Ok so I’ve been thinking and thinking and thinking the past few days. There’s just something I don’t get from MY point of view. I’ve made so many new friends and got to know a lot of people. This is going to be so fucking shallow and lame and excuse me for saying this but I see all these girls, ugly in my opinion (which is dumb and mean already), getting chased by the most wonderful boys who actually want a serious relationship and all that.
Then there’s me, fucking my own brains out by over thinking about the way I look, constantly comparing myself, trying to look as good as I can, worrying about my weight, worrying about the way my hair looks or my skin.. Still, every piece of effort I’ve put in this, seems so useless and lost.
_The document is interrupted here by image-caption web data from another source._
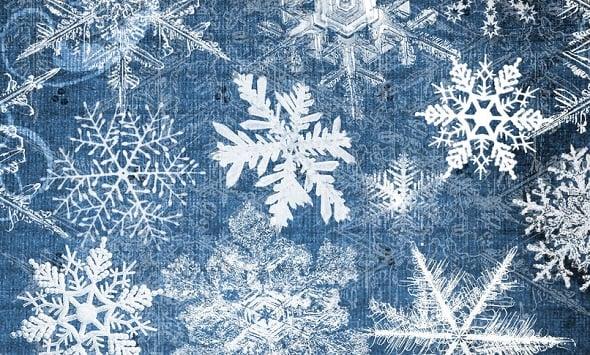 Web Design Freebies - Snowflakes Brush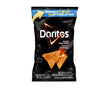 Doritos Sweet Chili Heat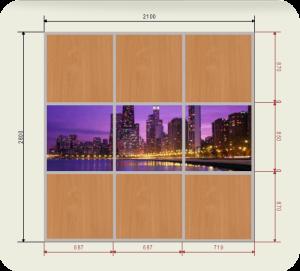 Цены на встроенный шкаф купе шириной 2100 мм двери ЛДСП + фотопечать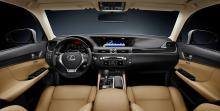 Nya Lexus GS.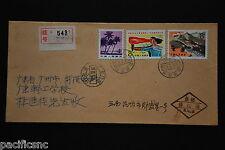 China PRC T38 8f, J88 8f, R22 4f on Cover - Reg'd Yunnan-Kunming cds 1985.3.21
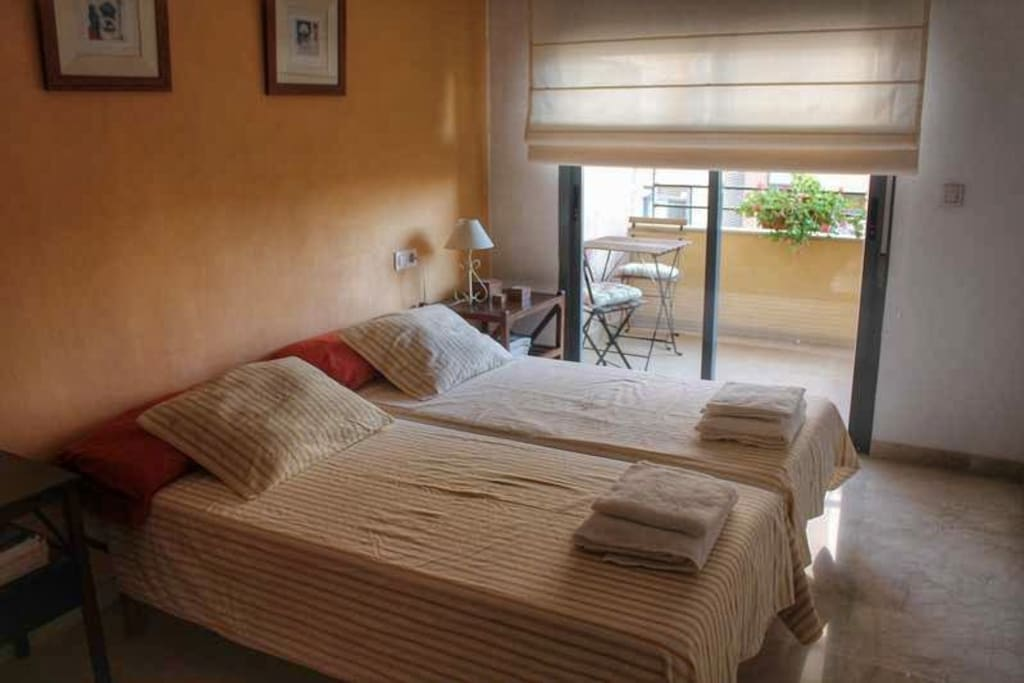Habitaci n doble en urbanizaci n appartements louer alicante communaut valencienne espagne - Alquilo habitacion en alicante ...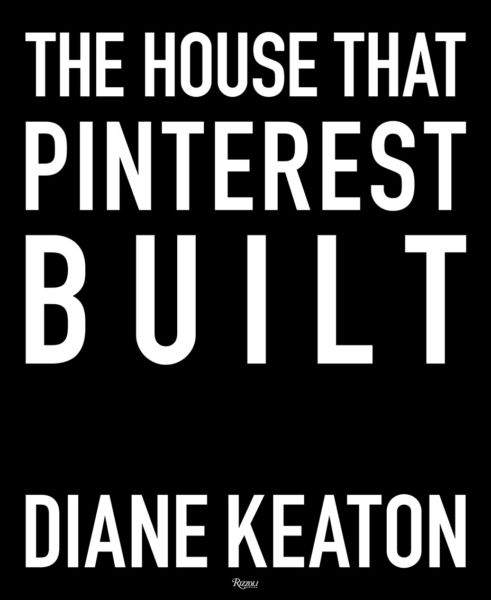 house_that_pintrest_built_1_embed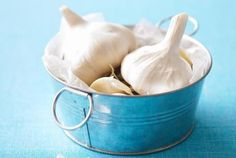 Video on how to mince Garlic without a fork!  Grating Ginger tips too.- Steve Brown Photography/Photolibrary/Getty Images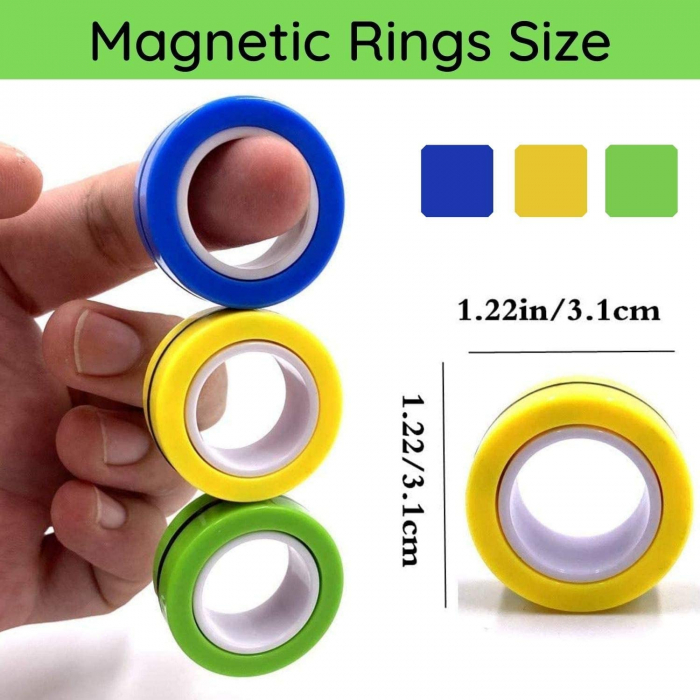 Set 3 buc Joc antistres Inel Magnetic - Magnetic Ring - 17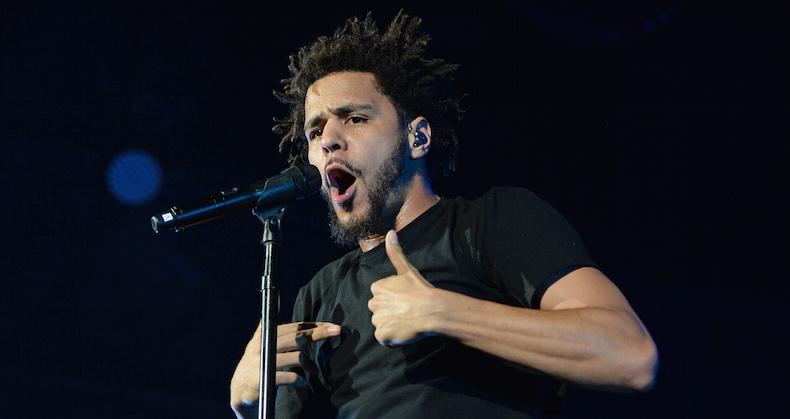 J. Cole Announces New HBO Documentary '4 Your Eyez Only'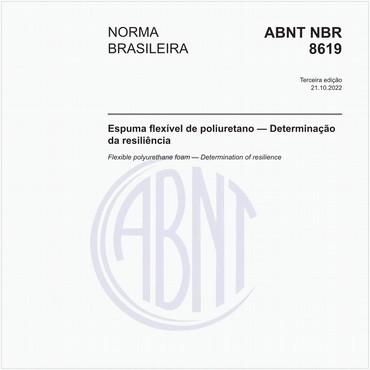 NBR8619 de 02/2015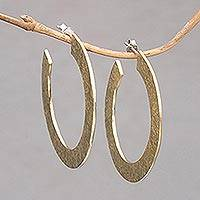 Brass half-hoop earrings, 'Infinity Yellow' - Textured Brass Half-Hoop Earrings with Sterling Silver Posts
Like everything I try to do to improve myself, makes me look even more bad and ‘unwantable’?
I always try to make every one equally as happy. I share so many things, ‘cause ”sharing is caring” as they say.. I’d literally do anything for someone I love but that doesn’t seem to matter. I know I can’t force feelings and I can’t ignore them either, I just wish better times will come soon.
I know I’ve got to move on and focus on myself, not the way others perceive me.. But I just can’t. I wish I had it all, I wish I was more positive as I was a couple of months ago.. Please come back :( I don’t like myself being all bitchy and whiney about stupid shit like this. I should be happy for others and in some way I am but in other ways I just come across as a jealous, self-centered bitch.